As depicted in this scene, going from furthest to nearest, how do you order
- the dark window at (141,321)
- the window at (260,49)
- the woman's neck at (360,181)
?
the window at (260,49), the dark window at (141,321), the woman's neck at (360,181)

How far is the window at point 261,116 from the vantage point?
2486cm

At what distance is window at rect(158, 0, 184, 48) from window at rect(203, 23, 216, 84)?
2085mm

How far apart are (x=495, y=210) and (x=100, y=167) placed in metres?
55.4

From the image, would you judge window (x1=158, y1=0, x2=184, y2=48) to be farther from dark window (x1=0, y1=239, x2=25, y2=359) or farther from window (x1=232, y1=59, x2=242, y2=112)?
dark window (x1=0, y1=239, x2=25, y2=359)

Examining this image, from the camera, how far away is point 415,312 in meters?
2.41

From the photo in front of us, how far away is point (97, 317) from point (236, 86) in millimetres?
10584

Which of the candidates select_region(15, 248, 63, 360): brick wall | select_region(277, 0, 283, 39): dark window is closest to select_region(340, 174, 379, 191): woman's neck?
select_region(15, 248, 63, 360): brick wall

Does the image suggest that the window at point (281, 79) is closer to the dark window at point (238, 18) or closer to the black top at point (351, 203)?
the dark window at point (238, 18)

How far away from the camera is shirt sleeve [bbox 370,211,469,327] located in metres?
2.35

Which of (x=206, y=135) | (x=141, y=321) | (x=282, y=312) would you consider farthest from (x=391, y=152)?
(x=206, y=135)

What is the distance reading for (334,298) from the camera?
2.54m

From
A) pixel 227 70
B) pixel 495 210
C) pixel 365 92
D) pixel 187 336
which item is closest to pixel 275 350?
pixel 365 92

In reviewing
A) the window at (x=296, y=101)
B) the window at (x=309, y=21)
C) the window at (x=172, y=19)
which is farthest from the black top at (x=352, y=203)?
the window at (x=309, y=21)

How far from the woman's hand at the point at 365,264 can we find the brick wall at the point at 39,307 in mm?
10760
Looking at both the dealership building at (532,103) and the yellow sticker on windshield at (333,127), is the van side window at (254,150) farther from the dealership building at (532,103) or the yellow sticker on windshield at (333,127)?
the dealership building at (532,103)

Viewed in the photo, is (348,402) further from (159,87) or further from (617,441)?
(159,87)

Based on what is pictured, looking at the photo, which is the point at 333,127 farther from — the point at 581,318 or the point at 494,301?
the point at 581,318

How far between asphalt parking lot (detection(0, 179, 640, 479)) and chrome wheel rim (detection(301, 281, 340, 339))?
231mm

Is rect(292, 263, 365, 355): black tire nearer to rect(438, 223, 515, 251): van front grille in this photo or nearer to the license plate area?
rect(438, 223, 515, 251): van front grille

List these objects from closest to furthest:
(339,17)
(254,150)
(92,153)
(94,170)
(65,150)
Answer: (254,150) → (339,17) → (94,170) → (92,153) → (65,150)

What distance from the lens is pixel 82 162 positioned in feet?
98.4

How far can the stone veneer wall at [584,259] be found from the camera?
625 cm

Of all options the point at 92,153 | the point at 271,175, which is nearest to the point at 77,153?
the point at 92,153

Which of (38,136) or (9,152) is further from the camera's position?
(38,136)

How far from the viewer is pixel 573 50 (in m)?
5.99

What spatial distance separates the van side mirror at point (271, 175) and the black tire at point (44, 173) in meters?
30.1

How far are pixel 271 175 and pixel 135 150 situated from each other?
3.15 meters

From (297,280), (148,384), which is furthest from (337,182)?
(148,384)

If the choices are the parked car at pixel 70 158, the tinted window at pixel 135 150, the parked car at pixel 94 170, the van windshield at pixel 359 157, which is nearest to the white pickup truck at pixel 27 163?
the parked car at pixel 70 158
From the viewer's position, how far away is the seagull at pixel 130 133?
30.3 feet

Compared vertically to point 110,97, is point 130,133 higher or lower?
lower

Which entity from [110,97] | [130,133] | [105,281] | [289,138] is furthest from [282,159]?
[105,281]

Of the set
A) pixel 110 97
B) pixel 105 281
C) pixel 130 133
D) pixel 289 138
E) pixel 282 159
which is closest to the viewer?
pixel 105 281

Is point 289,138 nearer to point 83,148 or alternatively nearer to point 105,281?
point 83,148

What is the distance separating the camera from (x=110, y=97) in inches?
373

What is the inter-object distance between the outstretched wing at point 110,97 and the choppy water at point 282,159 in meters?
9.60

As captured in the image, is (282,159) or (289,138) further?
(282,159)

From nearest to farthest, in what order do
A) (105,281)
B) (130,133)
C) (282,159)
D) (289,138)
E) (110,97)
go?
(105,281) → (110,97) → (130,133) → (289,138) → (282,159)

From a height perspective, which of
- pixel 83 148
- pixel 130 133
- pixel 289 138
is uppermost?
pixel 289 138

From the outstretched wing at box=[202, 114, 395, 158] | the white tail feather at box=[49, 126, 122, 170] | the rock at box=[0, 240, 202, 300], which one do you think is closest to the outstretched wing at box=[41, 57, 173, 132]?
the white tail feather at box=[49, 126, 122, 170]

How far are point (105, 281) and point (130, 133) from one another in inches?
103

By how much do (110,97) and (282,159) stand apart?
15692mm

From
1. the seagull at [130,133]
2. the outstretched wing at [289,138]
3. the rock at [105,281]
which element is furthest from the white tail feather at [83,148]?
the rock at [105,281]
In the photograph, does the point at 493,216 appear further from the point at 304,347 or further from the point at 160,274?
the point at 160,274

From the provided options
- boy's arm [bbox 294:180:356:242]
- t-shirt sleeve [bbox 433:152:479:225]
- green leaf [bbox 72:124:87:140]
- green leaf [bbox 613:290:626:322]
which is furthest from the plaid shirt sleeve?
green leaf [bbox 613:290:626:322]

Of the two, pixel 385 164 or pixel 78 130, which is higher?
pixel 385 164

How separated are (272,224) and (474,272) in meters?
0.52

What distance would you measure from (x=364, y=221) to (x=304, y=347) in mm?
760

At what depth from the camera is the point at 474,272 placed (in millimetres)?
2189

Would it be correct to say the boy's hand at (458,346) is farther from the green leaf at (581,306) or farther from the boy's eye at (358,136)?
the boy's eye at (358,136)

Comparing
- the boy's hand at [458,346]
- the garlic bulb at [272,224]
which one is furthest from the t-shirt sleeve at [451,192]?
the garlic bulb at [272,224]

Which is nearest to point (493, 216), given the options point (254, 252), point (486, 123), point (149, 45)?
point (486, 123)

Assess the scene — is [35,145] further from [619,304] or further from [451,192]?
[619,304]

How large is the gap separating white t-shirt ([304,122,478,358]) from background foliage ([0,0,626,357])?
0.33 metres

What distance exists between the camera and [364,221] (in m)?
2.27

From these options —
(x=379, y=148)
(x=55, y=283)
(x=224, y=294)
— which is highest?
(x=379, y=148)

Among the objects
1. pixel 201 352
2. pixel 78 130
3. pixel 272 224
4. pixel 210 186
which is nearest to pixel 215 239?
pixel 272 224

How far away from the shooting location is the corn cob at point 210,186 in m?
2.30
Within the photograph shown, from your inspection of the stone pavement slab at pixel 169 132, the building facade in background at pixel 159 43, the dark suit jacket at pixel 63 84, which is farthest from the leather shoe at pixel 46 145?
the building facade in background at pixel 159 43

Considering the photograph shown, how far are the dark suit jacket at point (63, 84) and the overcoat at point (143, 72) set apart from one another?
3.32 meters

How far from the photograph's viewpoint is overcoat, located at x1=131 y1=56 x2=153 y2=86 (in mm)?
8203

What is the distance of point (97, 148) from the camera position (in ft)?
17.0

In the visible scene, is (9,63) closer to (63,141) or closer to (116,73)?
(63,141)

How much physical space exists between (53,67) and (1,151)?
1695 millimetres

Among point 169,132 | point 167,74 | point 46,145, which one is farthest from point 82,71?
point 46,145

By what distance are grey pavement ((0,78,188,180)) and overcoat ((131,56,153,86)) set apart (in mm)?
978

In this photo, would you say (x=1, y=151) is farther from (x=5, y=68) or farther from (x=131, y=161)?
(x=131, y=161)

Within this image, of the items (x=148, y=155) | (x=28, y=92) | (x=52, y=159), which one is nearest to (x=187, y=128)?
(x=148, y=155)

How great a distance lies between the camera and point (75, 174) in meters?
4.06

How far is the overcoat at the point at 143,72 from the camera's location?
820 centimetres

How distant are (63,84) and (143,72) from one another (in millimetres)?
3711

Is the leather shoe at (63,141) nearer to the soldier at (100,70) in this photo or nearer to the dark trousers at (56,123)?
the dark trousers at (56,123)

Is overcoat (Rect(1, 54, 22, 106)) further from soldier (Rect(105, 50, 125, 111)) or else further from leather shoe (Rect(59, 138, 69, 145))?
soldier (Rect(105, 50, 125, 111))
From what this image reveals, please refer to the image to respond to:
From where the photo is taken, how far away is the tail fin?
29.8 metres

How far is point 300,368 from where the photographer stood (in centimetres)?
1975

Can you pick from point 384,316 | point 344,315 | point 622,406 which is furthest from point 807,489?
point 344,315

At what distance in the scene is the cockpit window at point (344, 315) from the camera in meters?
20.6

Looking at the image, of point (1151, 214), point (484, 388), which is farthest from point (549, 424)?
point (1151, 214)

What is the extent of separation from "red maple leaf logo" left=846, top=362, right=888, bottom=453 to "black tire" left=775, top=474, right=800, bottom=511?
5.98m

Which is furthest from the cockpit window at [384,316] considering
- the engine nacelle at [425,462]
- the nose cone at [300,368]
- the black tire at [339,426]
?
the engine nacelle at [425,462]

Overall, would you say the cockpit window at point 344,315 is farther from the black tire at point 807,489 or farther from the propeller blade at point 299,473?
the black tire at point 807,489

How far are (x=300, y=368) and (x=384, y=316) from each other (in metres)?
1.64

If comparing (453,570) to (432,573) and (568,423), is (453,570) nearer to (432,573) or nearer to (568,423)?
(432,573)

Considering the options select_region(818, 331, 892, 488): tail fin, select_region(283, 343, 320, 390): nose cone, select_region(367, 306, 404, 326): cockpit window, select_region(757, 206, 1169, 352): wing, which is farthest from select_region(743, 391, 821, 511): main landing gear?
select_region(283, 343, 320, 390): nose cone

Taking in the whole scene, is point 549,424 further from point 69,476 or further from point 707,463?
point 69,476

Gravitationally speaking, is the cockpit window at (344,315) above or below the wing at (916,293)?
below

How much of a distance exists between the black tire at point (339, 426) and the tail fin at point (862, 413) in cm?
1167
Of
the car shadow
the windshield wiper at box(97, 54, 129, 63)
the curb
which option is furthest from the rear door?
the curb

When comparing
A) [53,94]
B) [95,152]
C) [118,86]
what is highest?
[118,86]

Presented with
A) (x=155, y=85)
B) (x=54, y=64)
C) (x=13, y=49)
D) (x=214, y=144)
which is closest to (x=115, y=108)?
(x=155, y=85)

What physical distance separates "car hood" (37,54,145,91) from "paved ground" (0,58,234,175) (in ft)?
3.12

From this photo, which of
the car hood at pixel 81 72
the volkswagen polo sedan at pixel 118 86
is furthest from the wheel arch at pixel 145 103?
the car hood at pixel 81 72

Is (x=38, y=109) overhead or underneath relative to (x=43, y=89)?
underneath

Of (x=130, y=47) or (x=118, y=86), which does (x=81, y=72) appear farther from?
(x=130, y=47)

------------------------------------------------

*Work to be completed*: Rewrite the rows from the line containing "From this photo, which of" through the end of the rows, swapping "wheel arch" for "wheel well" and leaving everything else unchanged.

*Correct result*:
From this photo, which of
the car hood at pixel 81 72
the volkswagen polo sedan at pixel 118 86
is furthest from the wheel well at pixel 145 103?
the car hood at pixel 81 72

Is (x=38, y=109) overhead or underneath relative to (x=43, y=89)?
underneath

Of (x=130, y=47) or (x=118, y=86), which does (x=81, y=72) appear farther from?
(x=130, y=47)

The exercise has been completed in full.